Quand on interpelle Benoît van Innis sur son travail, il évoque immédiatement la station de métro. « Ah, c’est vous, Maelbeek », lui rétorque-t-on régulièrement. « Les gens me disent que cet arrêt, c’est autre chose. J’ai toujours pris cela comme un compliment, presque un remerciement pour ce travail réalisé. »

Avec les événements de ce lundi, « cette autre chose » lui revient sans cesse en tête comme un coup de tonnerre. « Je ne sais même pas si mes portraits ont été touchés. Ce n’est pas là l’essentiel, d’ailleurs. La première étape, c’est que nous arrêtions d’accuser l’autre de quoi que ce soit. »
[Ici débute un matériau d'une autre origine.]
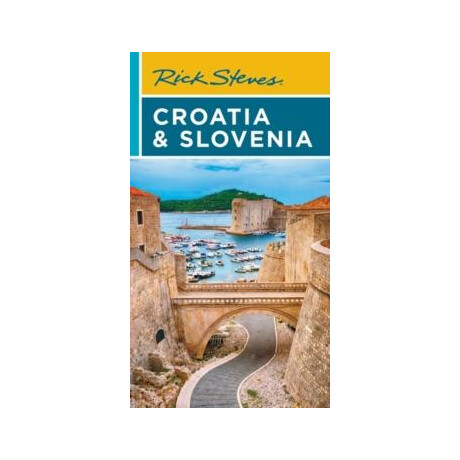 Rick Steves Croatia & Slovenia (Ninth Edition)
Même blessé, Bruxelles continuera pourtant bel et bien d’inspirer l’artiste. « Elle a beaucoup de défauts, mais autant de qualités. Je trouve cela très populiste d’incriminer des quartiers de Molenbeek ou de Schaerbeek. Ces attentats, c’est un hasard. Qu’on ne me dise pas qu’il n’y a pas de potentiels terroristes dans des quartiers de Munich ou Stockholm. Peut-être que demain, quelque chose d’affreux aura lieu dans une autre capitale. Je ne l’espère pas, mais ces terroristes n’ont qu’une idée : toucher à notre démocratie, à nos vies. » Comme seule réponse, Benoît van Innis en appelle à l’art, l’amour et la beauté face à ce non-sens de la misère.